Many of the advantages of conducting any kind of documentary research in the digital environment were clear to diplomatists when they began creating online portals of archival material, doing digital editions of medieval documents, analysing linguistically charter corpora or applying to them visual analysis or visualization technologies. Additional opportunities they identified were the ability to make automatic or semiautomatic annotation to the content of documents, and the application of diplomatics concepts for the identification of digital records and the assessment and protection of their authenticity in a variety of information systems. However, a scholarly reflection on how these new directions taken by diplomatics affect its nature as a field of study concerned with a systematic critical analysis of documents has just begun.
Following the two conferences on Digital Diplomatics that took place 2007 in Munich and 2011 in Naples, this conference, to be held in Paris, 14-16th november 2013, has the goal to further the scholarly reflection on the way in which diplomatics has developed as a result of both the opportunities offered by digital tools to study historical documents and the challenges presented by born digital documents and by the need to understand their structure and of the complex digital environments in which they reside.
We invite proposals for papers addressing the manifestations and effects of what appears to be a paradigm shift from a classic humanistic science to a cyberscience (Nentwich).
Examples of issues that could be considered are:
- Changes in scholarly editing of documents when using digital methods
- Diplomatics as a hard science, a social science or a humanisties discipline
- Measuring versus understanding as the main method of diplomatics of the documents (e.g. automatic author identification versus ‘Diktatvergleich’)
- The focus of diplomatics: a single documents or aggregations (corpora, files, series, fonds)?
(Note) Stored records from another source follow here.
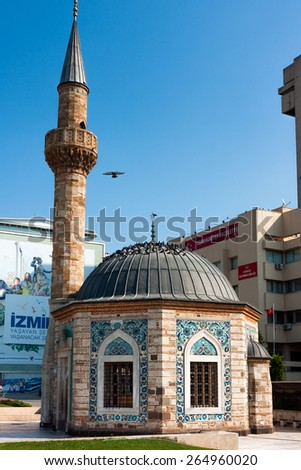 IZMIR, TURKEY - OCTOBER 04, 2014: Yali Mosque called Konak Mosque, famous octagonal shaped landmark at the Konak Square, built in 1755. Dome and minaret - stock photo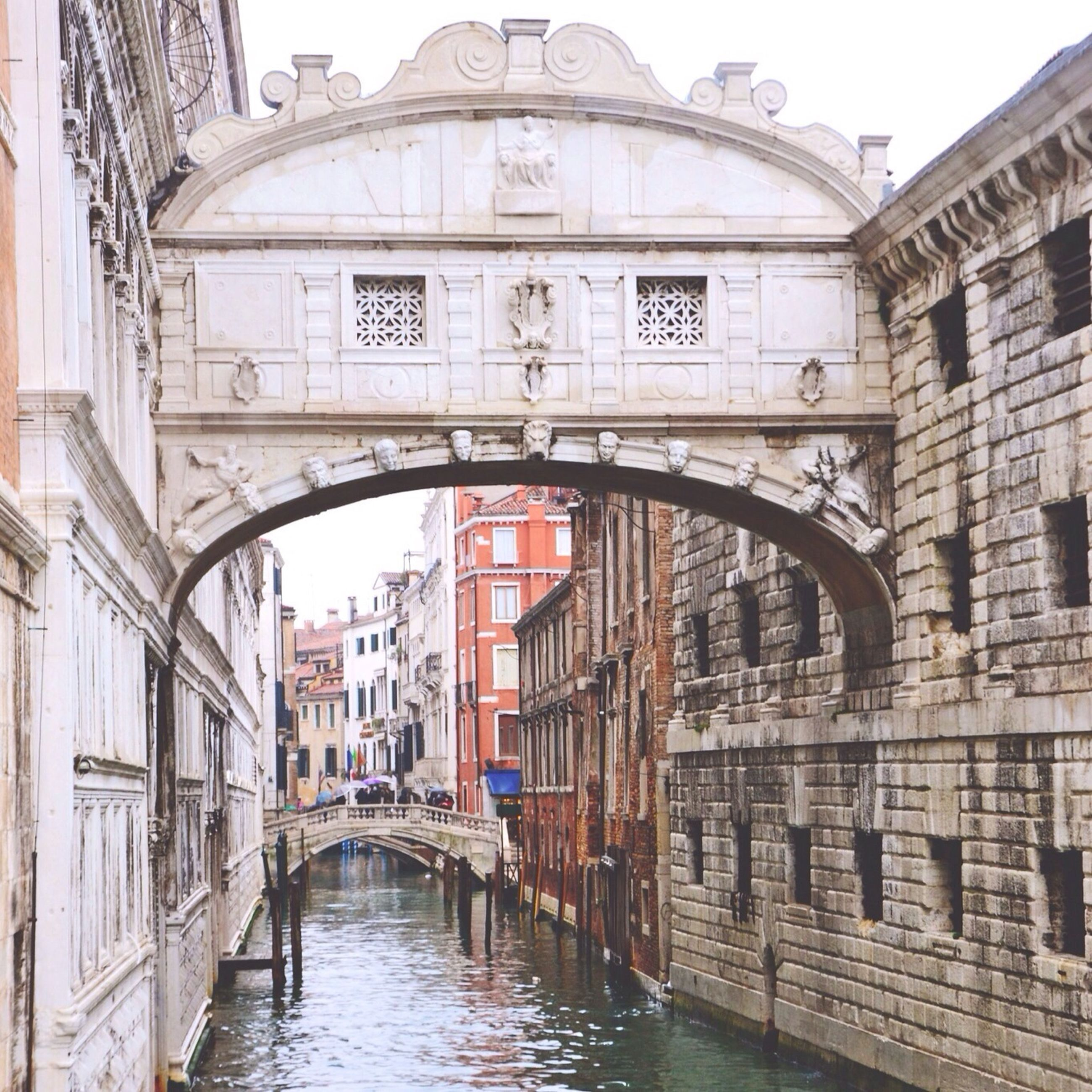 architecture, built structure, building exterior, water, arch, canal, connection, bridge - man made structure, waterfront, building, residential building, river, residential structure, bridge, city, arch bridge, reflection, window, day, railing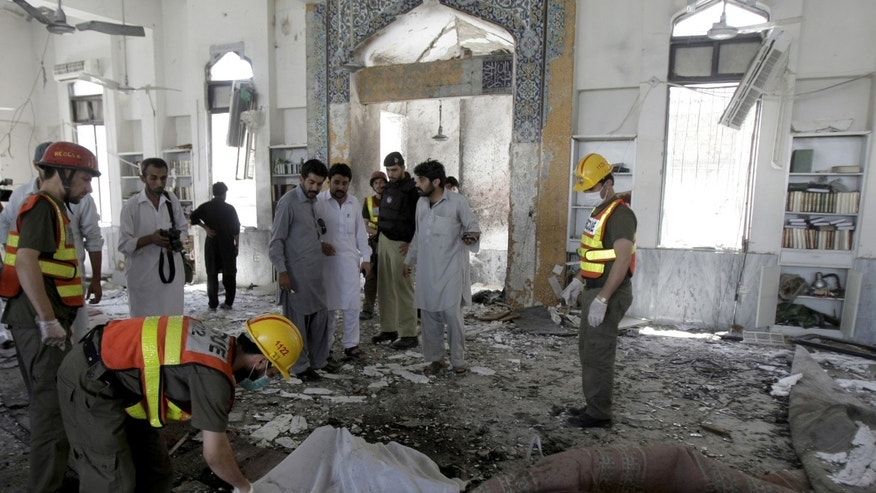 June 21, 2013 - Pakistani volunteers cover a lifeless body  following a suicide bombing at a Shiite mosque in Peshawar, Pakistan.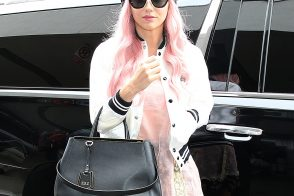 Kesha Looks Polished at the Airport with a Fendi Bag
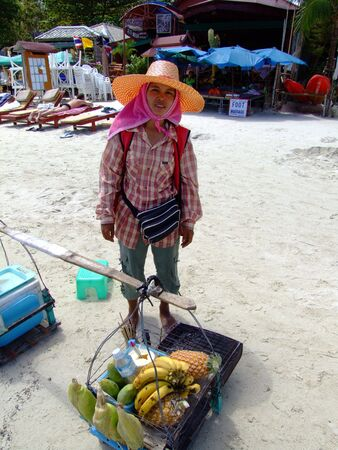 KOH SAMUI, THAILAND - JANUARY 21: Thai woman sells fruit and sweetcorn to tourists on January 21, 2005 in Koh Samui.  Stock Photo - 7492430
- Digitized charters as images, texts, or meaning?
- Can the whole meaning of a charter be represented digitally?
- Comparing creation of trusted documents in the traditional and the digital environment
- Signatures and seals in the traditional and the digital environment: are they comparable?
- Are digital forensics and its tools related to diplomatics? How?
- Diplomatic tools for analyzing digital and non-digital documents
- Teaching diplomatics in the digital environment (both in traditional classroom and through eLearning)
- Using diplomatics to build a virtual archives
Each submitted proposal will be peer reviewed by at least three members of the Program Committee to ensure that the program provides significant, timely, and authoritative information.
Proposals can be submitted for individual papers (for a 20 minutes oral presentation followed by a 5 minutes discussion), for a traditional session including three papers (1 hour of presentation time and 15 minutes of discussion time), or for a panel of speakers (1 hour and 15 minutes total).
Proposals should include:
- a 500-word abstract that clearly identifies the working title and the content of each paper.
- a 50-word biographical sketch of each author
- mailing address, phone, and email for the primary author
Proposals can be submitted via the conference website at http://www.cei.lmu.de/digdipl13/organisation/proposals or sent to digdipl13@lrz.uni-muenchen.de.
The deadline for proposal submission is March 15, 2013.